What you need to do: Write out each line of the entries below that holds the word "cape".

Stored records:
--------------------------------------------------

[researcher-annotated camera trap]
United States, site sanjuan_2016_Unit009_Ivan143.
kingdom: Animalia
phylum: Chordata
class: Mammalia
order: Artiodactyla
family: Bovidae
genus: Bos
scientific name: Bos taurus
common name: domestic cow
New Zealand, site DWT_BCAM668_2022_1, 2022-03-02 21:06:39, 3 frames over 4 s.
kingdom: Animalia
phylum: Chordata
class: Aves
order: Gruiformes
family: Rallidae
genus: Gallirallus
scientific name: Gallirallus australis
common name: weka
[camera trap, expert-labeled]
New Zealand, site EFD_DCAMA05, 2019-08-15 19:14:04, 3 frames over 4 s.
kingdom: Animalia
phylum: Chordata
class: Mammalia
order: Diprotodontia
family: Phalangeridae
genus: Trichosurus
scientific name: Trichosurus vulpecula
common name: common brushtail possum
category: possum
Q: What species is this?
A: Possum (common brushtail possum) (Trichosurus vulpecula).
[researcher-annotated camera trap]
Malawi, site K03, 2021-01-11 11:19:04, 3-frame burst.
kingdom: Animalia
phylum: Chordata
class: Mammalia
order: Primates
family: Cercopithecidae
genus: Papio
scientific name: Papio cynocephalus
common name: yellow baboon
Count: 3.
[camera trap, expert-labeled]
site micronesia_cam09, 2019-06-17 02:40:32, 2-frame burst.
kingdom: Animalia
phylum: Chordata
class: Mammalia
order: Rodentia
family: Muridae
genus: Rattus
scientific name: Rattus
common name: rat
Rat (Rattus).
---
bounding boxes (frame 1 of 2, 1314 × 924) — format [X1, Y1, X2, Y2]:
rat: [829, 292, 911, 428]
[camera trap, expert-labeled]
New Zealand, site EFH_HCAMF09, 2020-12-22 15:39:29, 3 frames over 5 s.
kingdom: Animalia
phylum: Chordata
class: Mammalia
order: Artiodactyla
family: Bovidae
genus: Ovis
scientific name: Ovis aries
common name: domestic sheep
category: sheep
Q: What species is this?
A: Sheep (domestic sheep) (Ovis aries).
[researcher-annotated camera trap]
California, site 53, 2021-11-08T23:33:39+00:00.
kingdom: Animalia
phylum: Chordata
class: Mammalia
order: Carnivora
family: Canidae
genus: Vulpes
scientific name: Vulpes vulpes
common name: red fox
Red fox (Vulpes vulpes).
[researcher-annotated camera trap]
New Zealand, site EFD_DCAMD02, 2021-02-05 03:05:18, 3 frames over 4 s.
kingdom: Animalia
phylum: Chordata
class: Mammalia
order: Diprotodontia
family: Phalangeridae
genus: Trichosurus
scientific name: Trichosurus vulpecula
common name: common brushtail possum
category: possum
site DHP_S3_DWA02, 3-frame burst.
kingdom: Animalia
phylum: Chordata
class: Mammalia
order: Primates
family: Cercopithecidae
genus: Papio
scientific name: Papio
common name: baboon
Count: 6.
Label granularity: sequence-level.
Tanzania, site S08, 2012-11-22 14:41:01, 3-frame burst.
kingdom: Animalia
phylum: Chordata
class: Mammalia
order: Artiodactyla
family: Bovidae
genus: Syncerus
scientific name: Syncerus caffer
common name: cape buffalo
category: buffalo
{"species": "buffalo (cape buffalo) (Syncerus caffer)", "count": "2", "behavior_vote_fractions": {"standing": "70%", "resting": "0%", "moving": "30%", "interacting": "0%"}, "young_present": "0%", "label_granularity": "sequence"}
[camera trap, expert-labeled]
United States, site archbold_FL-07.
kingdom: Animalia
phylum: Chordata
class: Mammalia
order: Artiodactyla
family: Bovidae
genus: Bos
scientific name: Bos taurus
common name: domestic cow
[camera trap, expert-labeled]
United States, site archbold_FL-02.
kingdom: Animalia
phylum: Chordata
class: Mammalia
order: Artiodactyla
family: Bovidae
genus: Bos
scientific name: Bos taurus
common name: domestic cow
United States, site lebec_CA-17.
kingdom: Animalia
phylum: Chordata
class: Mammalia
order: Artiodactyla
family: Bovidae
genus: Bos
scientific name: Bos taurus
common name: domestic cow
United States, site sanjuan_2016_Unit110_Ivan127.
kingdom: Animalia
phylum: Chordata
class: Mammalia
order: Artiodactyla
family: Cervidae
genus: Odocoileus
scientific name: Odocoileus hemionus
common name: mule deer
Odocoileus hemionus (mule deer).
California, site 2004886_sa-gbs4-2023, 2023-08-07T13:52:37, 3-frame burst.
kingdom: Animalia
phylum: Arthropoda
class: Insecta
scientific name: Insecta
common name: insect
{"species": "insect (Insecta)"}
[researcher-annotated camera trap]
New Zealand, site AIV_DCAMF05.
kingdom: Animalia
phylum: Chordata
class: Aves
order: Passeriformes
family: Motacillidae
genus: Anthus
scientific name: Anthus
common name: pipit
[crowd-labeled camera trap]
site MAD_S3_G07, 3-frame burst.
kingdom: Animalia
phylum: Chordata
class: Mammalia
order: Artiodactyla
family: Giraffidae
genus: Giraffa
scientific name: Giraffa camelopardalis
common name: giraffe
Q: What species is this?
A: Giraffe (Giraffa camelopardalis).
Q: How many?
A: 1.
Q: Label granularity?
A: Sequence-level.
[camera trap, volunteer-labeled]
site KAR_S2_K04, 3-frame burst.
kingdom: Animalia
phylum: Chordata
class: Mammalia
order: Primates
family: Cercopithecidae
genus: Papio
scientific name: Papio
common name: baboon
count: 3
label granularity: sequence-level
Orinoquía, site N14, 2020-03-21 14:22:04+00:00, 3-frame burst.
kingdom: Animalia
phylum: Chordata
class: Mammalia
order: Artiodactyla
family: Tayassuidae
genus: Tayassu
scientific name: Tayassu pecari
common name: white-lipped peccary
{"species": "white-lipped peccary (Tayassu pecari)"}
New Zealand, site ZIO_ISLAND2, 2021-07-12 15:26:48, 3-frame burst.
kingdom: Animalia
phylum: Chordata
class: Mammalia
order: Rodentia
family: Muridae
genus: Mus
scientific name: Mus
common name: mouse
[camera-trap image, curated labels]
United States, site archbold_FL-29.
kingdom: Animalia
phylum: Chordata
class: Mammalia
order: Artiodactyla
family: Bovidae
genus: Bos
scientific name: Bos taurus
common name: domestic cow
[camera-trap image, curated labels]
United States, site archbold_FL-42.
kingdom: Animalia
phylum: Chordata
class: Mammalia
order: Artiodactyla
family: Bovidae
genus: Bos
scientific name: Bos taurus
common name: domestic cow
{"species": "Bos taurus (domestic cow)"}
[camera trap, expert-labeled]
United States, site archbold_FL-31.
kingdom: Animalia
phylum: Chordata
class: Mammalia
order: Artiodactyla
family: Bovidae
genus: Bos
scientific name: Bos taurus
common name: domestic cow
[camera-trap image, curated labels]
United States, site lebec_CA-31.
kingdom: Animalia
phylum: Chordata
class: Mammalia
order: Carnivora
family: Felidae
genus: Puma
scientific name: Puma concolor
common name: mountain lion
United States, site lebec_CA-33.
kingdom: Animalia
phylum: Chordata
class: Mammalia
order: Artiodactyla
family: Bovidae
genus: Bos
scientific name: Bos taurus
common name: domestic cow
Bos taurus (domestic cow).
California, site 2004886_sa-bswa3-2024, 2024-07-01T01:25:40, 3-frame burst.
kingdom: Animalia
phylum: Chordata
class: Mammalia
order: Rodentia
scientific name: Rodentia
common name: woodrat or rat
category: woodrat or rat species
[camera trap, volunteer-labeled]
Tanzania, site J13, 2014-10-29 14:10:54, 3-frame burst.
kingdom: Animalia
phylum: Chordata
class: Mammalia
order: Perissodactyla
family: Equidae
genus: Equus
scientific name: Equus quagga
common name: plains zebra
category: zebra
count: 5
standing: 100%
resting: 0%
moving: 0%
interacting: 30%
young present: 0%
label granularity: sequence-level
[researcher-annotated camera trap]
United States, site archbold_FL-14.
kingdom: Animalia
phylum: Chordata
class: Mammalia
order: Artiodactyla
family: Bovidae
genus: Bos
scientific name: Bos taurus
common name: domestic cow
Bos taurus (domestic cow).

--------------------------------------------------

Exercise solution:
common name: cape buffalo
{"species": "buffalo (cape buffalo) (Syncerus caffer)", "count": "2", "behavior_vote_fractions": {"standing": "70%", "resting": "0%", "moving": "30%", "interacting": "0%"}, "young_present": "0%", "label_granularity": "sequence"}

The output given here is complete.